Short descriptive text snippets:
- Opening Delimiter -

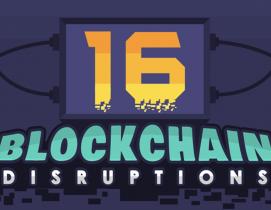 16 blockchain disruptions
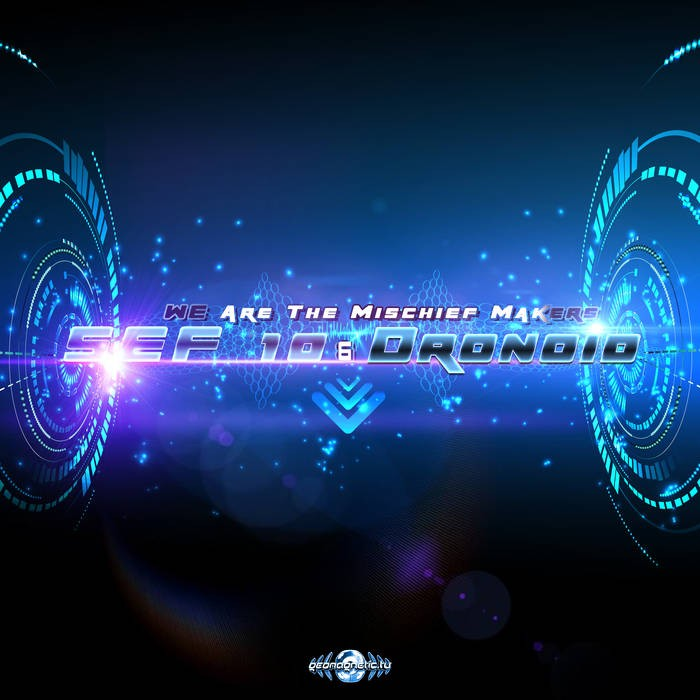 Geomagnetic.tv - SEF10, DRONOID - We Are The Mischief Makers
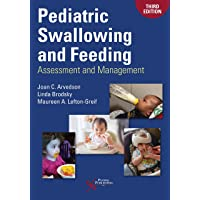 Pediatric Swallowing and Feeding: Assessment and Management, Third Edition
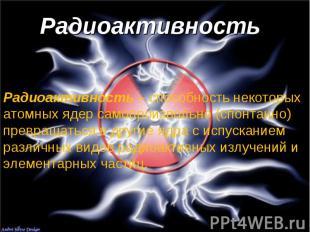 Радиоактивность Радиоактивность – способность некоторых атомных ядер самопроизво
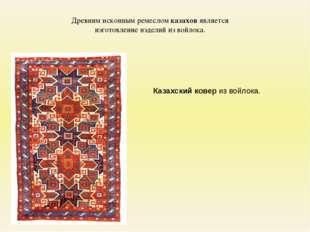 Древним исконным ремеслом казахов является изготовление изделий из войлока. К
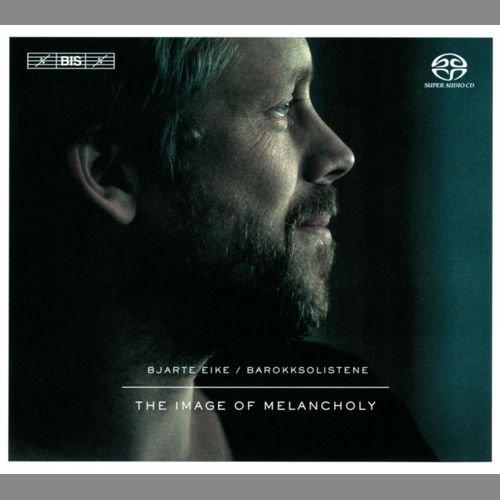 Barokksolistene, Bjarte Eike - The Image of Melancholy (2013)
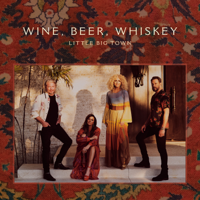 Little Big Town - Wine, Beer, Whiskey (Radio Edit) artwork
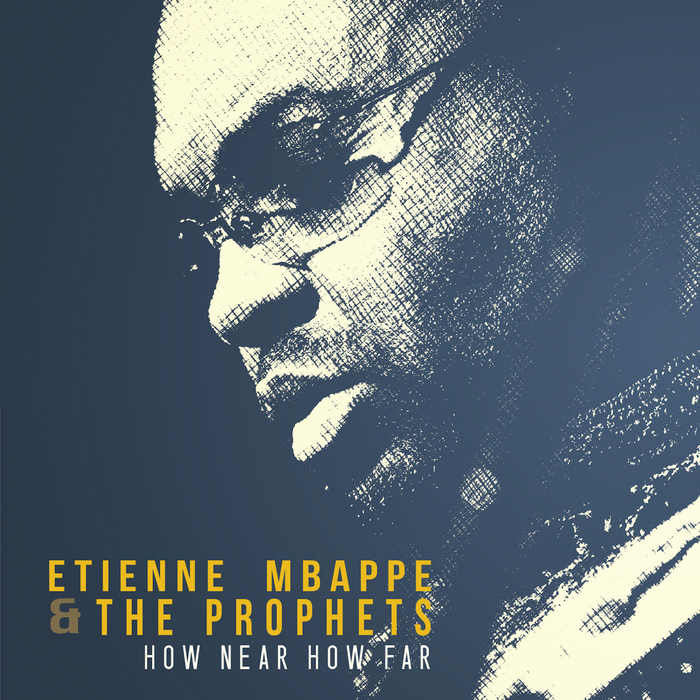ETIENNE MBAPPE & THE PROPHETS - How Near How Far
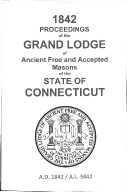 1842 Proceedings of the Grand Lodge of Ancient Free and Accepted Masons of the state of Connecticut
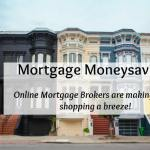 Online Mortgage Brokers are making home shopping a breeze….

- Closing Delimiter -

* [The problem]:
Your copy should hold the lines from the one with "Barokksolistene, Bjarte Eike" up to and including the one with "1842 Proceedings of", exactly as in the data above, and no pictures.

* [Solution for this task]:
 Barokksolistene, Bjarte Eike - The Image of Melancholy (2013)
 Little Big Town - Wine, Beer, Whiskey (Radio Edit) artwork
ETIENNE MBAPPE & THE PROPHETS - How Near How Far
 1842 Proceedings of the Grand Lodge of Ancient Free and Accepted Masons of the state of Connecticut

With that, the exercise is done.